Materials and Methods
Magee-Womens Hospital, a component of the University of Pittsburgh Medical Center, is an urban tertiary care center with approximately 11,000 deliveries per year. After institutional review board approval was granted, claims data from our institution’s inpatient pharmacy were used to identify a cohort of women on OMT with either buprenorphine or methadone at the time of delivery from 2010 through 2012 ( Figure ). These dates were chosen based on availability of both maternal/perinatal data and pathology data within our perinatal registry. Pregnancies with claims recorded for buprenorphine or methadone at the time of admission for delivery were then identified within our Magee Obstetric Maternal and Infant Database to collect maternal demographics, comorbidities, and placental pathology records.
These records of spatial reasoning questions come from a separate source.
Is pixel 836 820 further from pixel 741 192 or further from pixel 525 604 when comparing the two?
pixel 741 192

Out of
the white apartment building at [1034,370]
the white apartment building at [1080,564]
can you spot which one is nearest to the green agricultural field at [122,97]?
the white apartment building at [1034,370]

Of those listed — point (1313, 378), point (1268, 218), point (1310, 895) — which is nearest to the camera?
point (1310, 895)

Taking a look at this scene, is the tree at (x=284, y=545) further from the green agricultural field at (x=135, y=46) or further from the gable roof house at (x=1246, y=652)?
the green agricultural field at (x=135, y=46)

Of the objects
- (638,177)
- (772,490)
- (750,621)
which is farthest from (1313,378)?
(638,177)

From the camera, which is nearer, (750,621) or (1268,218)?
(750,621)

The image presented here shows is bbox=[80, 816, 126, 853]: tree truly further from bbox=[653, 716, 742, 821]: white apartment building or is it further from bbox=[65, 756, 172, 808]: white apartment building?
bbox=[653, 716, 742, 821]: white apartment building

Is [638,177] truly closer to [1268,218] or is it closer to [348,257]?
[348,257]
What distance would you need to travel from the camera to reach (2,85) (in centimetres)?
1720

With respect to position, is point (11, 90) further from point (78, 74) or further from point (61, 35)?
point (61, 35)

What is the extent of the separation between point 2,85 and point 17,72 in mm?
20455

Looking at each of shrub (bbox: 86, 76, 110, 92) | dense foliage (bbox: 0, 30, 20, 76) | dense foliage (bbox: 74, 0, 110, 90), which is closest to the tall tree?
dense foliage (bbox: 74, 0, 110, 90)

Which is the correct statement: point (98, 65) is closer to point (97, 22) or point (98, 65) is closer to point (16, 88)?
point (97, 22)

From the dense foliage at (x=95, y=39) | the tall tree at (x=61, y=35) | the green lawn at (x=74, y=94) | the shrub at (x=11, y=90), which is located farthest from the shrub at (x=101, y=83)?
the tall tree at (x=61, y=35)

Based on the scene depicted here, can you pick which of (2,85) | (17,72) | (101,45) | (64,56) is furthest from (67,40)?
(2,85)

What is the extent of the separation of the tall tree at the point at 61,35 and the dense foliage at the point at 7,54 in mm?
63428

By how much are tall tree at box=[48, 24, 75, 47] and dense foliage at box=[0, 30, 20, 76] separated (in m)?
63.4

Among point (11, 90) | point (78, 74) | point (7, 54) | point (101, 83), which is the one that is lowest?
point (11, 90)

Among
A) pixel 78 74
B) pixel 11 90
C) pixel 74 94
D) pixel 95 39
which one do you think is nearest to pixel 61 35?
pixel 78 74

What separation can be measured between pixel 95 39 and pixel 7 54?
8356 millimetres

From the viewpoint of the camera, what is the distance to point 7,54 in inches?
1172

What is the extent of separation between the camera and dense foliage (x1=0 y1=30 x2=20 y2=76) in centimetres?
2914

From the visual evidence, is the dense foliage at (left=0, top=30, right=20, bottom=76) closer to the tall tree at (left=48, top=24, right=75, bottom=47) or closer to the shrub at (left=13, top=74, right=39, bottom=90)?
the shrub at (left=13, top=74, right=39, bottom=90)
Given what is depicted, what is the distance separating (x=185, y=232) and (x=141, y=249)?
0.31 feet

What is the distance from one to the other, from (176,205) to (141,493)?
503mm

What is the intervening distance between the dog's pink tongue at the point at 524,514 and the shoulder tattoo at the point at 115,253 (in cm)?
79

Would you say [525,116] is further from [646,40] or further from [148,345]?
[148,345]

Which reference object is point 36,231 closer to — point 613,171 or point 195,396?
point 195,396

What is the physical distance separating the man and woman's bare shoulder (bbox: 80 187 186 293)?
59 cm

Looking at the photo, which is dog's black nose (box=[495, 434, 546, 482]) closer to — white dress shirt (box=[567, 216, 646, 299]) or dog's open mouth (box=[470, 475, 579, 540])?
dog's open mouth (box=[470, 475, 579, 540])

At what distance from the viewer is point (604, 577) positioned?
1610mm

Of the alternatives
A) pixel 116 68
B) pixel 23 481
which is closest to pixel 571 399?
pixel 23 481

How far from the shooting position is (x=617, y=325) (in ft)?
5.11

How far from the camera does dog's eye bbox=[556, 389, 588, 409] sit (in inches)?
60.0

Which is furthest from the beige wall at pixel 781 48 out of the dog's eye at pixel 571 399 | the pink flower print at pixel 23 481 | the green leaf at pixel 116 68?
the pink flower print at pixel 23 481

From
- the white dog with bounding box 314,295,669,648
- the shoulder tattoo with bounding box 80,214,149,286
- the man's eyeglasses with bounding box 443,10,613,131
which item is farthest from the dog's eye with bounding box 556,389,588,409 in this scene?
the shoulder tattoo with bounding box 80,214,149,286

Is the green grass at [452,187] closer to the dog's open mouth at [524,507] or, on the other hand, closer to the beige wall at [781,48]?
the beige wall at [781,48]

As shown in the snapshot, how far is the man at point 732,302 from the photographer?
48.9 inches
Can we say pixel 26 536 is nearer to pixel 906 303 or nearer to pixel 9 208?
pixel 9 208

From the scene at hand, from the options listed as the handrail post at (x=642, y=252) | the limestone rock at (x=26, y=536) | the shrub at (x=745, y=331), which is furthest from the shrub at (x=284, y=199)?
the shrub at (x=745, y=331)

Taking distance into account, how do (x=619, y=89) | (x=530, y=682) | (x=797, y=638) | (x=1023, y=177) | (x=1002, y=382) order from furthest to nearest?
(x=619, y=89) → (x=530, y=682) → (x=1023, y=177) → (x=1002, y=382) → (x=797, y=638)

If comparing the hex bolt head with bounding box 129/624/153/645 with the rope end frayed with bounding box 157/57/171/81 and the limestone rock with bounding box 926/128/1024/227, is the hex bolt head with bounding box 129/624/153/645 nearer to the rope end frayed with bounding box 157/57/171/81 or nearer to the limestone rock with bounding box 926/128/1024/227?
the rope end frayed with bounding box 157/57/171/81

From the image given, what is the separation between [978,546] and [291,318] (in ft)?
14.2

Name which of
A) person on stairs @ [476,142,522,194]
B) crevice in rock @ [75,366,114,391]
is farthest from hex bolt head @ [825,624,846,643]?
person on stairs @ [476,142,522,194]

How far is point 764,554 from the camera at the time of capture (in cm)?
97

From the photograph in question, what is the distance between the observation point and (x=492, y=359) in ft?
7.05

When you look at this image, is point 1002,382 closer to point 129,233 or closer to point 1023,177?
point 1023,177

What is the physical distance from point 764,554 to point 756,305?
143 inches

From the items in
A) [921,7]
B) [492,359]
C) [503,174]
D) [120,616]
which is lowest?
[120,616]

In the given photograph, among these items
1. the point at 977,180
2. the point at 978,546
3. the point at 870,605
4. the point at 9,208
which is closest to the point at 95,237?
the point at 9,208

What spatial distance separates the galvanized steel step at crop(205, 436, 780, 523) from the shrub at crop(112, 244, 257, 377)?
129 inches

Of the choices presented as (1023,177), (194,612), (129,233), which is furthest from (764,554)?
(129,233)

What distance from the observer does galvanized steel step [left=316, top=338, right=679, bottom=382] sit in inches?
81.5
Exposure was defined as any (yes/no) OMT at the time of delivery regardless of dose or length of treatment. We were unable to quantify length of treatment during pregnancy or severity of addiction. Only first pregnancies in the time period were retained. DVM was histologically diagnosed by placental pathologists (the majority by a single, specialized pathologist applying strict diagnostic criteria) based on the appearance of the villous structure (including amount of vasculosyncytial membranes, amount of stroma, and appearance of the trophoblast covering) and diagnoses recorded in the pathology report.